Approach

To effectively answer the question about writing a function that checks if a given string is an interleaving of two other strings, follow this structured framework:

1. Understand the Problem: Clearly define what it means for a string to be an interleaving of two other strings.

2. Identify Inputs and Outputs: Specify the strings involved and what the function should return.

3. Choose an Appropriate Algorithm: Consider dynamic programming or recursion to solve the problem.

4. Implement the Solution: Write the function in a clear and efficient manner.

5. Test the Function: Include test cases to validate the solution.

Key Points

• Definition of Interleaving: A string s3 is an interleaving of s1 and s2 if it can be formed by merging s1 and s2 such that the order of characters in s1 and s2 is preserved.

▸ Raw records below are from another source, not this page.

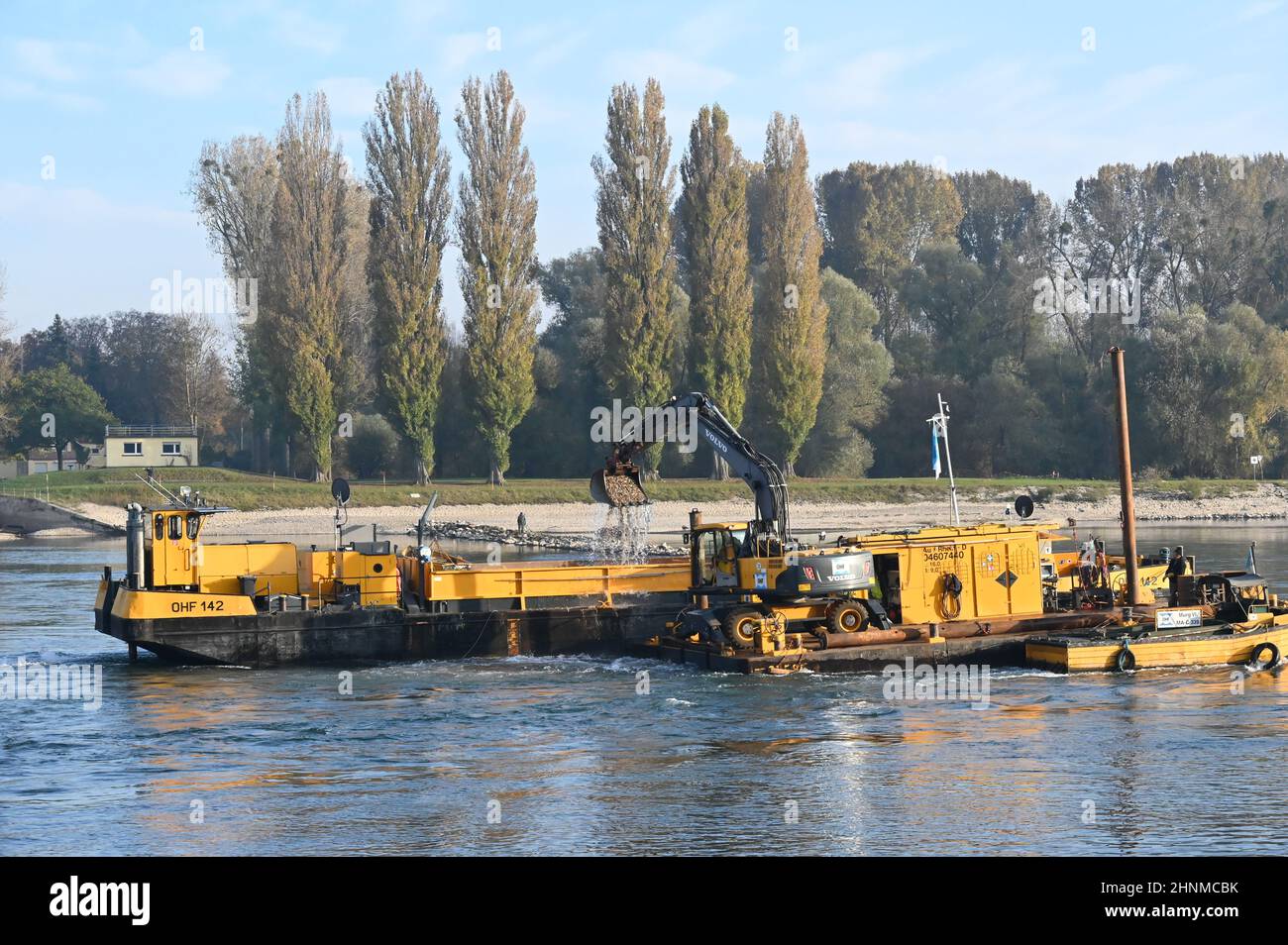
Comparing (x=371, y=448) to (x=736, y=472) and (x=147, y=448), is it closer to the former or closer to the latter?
(x=147, y=448)

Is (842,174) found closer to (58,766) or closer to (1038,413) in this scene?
(1038,413)

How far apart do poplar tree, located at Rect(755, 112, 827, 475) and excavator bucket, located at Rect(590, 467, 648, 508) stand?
165 feet

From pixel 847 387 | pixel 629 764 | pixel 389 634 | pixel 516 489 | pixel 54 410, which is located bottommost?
pixel 629 764

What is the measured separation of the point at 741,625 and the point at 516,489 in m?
49.8

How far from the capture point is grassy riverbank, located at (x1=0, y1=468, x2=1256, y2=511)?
2963 inches

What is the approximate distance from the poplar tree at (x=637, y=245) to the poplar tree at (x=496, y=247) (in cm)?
440

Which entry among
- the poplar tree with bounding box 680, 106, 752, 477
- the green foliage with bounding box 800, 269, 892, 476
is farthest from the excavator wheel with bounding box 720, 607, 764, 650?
the green foliage with bounding box 800, 269, 892, 476

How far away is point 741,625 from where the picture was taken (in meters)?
29.3

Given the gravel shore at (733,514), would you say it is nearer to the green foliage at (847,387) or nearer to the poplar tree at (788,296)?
the poplar tree at (788,296)

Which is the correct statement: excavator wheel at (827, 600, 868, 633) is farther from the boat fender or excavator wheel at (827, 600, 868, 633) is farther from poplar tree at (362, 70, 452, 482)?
poplar tree at (362, 70, 452, 482)

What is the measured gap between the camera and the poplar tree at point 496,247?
77.8 metres

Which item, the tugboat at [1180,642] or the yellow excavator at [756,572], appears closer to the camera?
the tugboat at [1180,642]

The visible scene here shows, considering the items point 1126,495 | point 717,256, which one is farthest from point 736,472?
point 717,256

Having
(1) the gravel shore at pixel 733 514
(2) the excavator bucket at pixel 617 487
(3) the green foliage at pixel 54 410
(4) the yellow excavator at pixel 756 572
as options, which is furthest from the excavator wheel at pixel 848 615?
(3) the green foliage at pixel 54 410
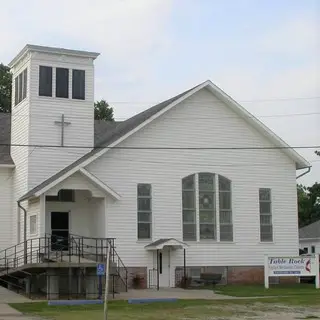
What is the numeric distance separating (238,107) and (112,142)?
693 cm

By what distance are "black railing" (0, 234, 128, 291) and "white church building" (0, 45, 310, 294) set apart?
0.40m

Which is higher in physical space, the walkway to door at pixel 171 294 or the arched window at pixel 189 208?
the arched window at pixel 189 208

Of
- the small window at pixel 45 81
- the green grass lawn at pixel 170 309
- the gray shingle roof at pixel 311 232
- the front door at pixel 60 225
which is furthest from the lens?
the gray shingle roof at pixel 311 232

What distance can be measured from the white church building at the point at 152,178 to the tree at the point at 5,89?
70.7 ft

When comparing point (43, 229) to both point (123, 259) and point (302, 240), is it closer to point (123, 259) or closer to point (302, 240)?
point (123, 259)

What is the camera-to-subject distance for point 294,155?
36.4 metres

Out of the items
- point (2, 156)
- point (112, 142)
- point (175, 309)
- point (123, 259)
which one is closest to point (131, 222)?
point (123, 259)

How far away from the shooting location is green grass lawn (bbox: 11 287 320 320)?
20.6 metres

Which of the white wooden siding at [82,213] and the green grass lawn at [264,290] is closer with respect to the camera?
the green grass lawn at [264,290]

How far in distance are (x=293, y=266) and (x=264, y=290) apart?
2.70 m

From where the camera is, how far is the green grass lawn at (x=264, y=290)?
28.8 meters

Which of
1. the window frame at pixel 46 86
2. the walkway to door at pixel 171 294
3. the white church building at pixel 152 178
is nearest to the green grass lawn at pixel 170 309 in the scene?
the walkway to door at pixel 171 294

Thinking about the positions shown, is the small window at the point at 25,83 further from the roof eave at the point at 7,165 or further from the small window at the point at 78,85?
the roof eave at the point at 7,165

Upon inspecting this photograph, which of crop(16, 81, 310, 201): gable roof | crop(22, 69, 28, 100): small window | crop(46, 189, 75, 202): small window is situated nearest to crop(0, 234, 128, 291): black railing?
crop(46, 189, 75, 202): small window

• Inputs and Outputs: The function should take three strings (s1, s2, and s3) and return a boolean indicating if s3 is an interleaving of s1 and s2.

• Algorithm Choice: Dynamic programming is often preferred for its efficiency, especially for longer strings.

• Edge Cases: Consider cases where lengths of s1, s2, and s3 do not match.

Standard Response

Here’s a sample implementation of a function that checks if s3 is an interleaving of s1 and s2:

def is_interleaving(s1: str, s2: str, s3: str) -> bool:
 # First, check the lengths of the strings
 if len(s1) + len(s2) != len(s3):
 return False
 
 # Create a DP table
 dp = [[False] * (len(s2) + 1) for _ in range(len(s1) + 1)]
 
 # Initialize the DP table
 dp[0][0] = True
 
 # Fill in the first row
 for j in range(1, len(s2) + 1):
 dp[0][j] = dp[0][j - 1] and s2[j - 1] == s3[j - 1]
 
 # Fill in the first column
 for i in range(1, len(s1) + 1):
 dp[i][0] = dp[i - 1][0] and s1[i - 1] == s3[i - 1]
 
 # Fill in the rest of the DP table
 for i in range(1, len(s1) + 1):
 for j in range(1, len(s2) + 1):
 dp[i][j] = (dp[i - 1][j] and s1[i - 1] == s3[i + j - 1]) or \
 (dp[i][j - 1] and s2[j - 1] == s3[i + j - 1])
 
 return dp[len(s1)][len(s2)]

Tips & Variations

Common Mistakes to Avoid

• Ignoring Lengths: Failing to check if the combined lengths of s1 and s2 equal s3 can lead to unnecessary computation.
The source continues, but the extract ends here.